Using a pipeline definition

In the sources section of your pipeline definition, you can add a subgraphEntity per subgraph entity that you want to use.

sources:
  - type: subgraphEntity
    # The deployment IDs you gathered above. If you put multiple,
    # they must have the same schema
    deployments:
      - id: QmPuXT3poo1T4rS6agZfT51ZZkiN3zQr6n5F2o1v9dRnnr
    # A name, referred to later in the `sourceStreamName` of a transformation or sink
    referenceName: account
    entity:
      # The name of the entities
      name: account
  - type: subgraphEntity
    deployments:
      - id: QmPuXT3poo1T4rS6agZfT51ZZkiN3zQr6n5F2o1v9dRnnr
    referenceName: market_daily_snapshot
    entity:
      name: market_daily_snapshot

Automatic Deduplication

Subgraphs natively support time travel queries. This means every historical version of every entity is stored. To do this, each row has an id, vid, and block_range.

When you update an entity in a subgraph mapping handler, a new row in the database is created with the same ID, but new VID and block_range, and the old row’s block_range is updated to have an end.

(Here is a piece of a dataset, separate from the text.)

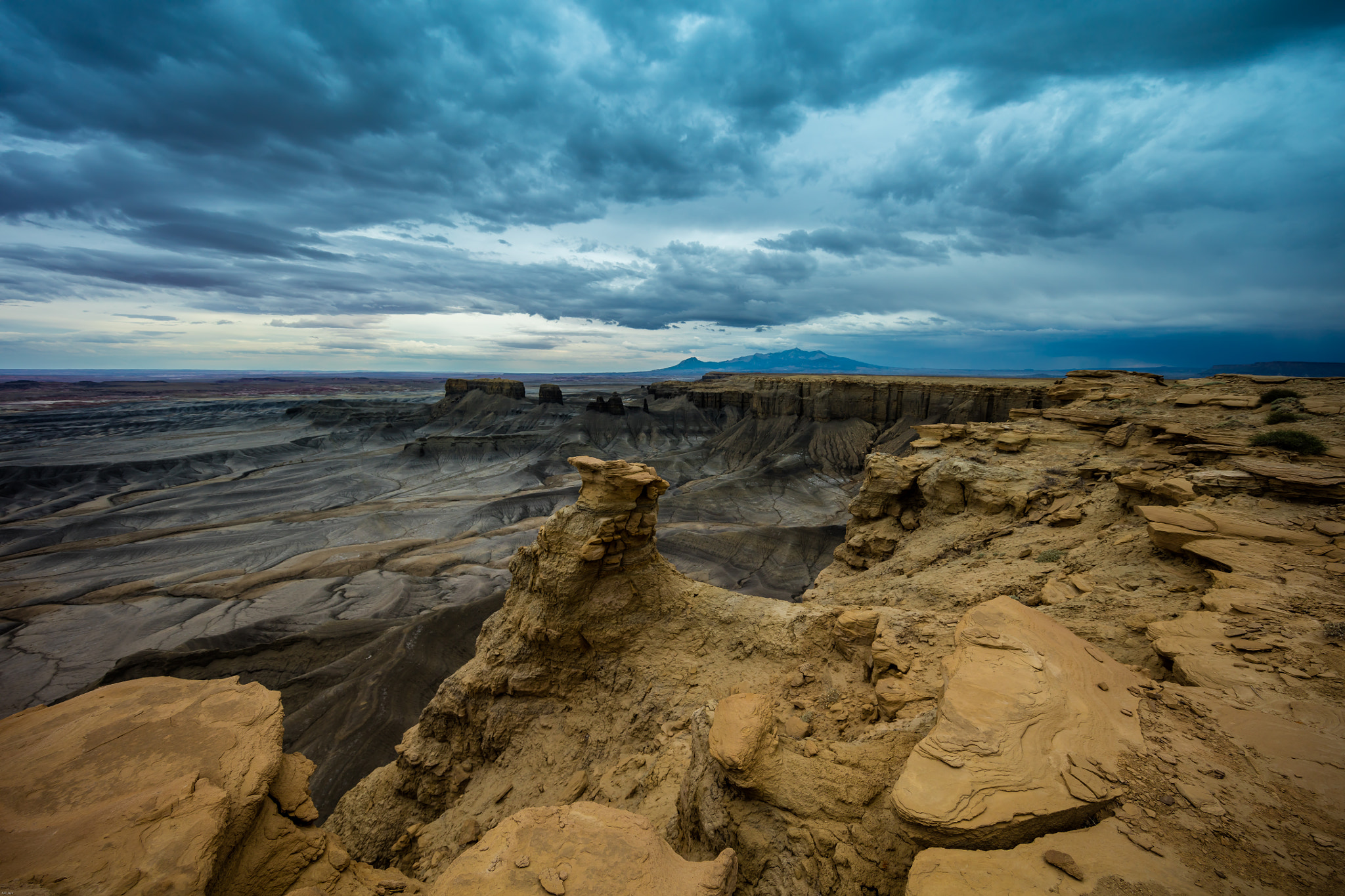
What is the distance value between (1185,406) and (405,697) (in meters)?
26.6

By default, pipelines deduplicate on id, to show only the latest row per id. In other words, historical entity state is not kept in the sink database. This saves a lot of database space and makes for easier querying, as additional deduplication logic is not needed for simple queries. In a postgres database for example, the pipeline will update existing rows with the values from the newest block.

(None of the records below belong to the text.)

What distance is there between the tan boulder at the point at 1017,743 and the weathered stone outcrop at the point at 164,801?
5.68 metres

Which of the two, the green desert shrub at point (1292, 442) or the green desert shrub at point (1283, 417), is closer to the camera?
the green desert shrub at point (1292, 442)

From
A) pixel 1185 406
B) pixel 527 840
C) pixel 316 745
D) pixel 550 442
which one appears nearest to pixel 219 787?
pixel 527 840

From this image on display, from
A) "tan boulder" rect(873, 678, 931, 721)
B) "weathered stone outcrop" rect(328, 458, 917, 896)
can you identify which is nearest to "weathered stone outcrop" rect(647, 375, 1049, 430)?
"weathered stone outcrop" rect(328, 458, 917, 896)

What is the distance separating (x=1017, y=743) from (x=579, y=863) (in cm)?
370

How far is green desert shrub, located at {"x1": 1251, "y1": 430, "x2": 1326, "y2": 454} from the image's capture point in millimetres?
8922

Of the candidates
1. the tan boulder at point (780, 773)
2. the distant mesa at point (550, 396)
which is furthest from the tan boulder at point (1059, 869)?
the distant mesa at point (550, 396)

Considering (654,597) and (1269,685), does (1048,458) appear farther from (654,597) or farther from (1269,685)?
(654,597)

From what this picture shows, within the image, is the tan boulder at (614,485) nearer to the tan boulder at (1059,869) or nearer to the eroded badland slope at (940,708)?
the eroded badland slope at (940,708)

This deduplication happens through setting the primary key in the data going through the pipeline. By default, the primary key is id.

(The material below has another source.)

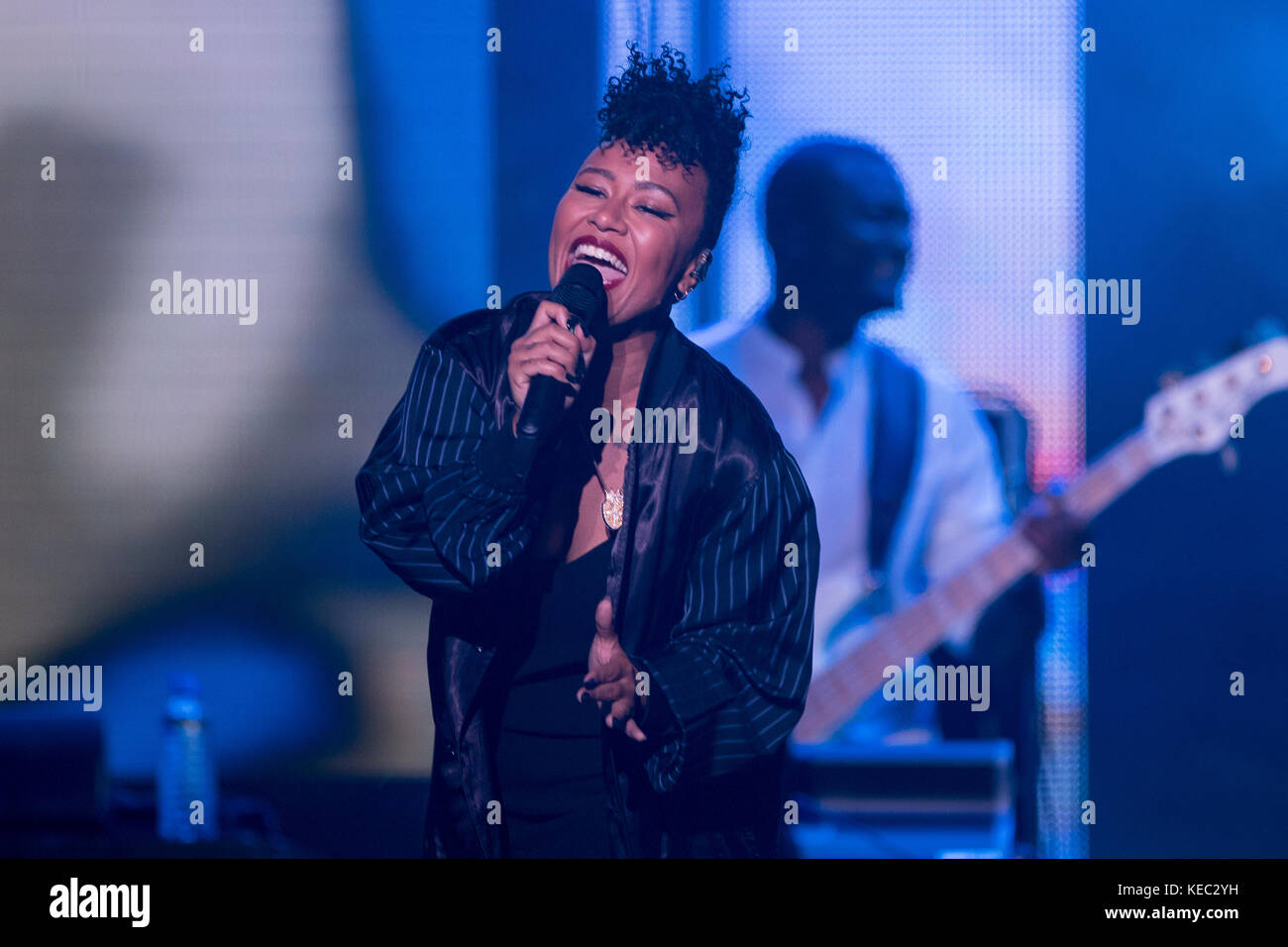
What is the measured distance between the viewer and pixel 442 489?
8.01ft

If historical data is desired, you can set the primary key to vid through a transform.

sources:
  - type: subgraphEntity
    # The deployment IDs you gathered above. If you put multiple,
    # they must have the same schema
    deployments:
      - id: QmPuXT3poo1T4rS6agZfT51ZZkiN3zQr6n5F2o1v9dRnnr
    # A name, referred to later in the `sourceStreamName` of a transformation or sink
    referenceName: account
    entity:
      # The name of the entities
      name: account

transforms:
  - referenceName: historical_accounts
    type: sql
    # The `account` referenced here is the referenceName set in the source
    sql: >-
      select * from account
    primaryKey: vid


sinks:
  - type: postgres
    table: historical_accounts
    schema: goldsky
    secretName: A_POSTGRESQL_SECRET
    # the `historical_accounts` is the referenceKey of the transformation made above
    sourceStreamName: historical_accounts

In this case, all historical versions of the entity will be retained in the pipeline sink. If there was no table, tables will be automatically created as well.

Using the wizard

Subgraphs from your project

Use any of your own subgraphs as a pipeline source. Use goldsky pipeline create <pipeline-name> and select Project Subgraph, and push subgraph data into any of our supported sinks.

Community subgraphs

When you create a new pipeline with goldsky pipeline create <your-pipeline-name>, select Community Subgraphs as the source type. This will display a list of available subgraphs to choose from. Select the one you are interested in and follow the prompts to complete the pipeline creation.

This will get load the subgraph into your project and create a pipeline with that subgraph as the source.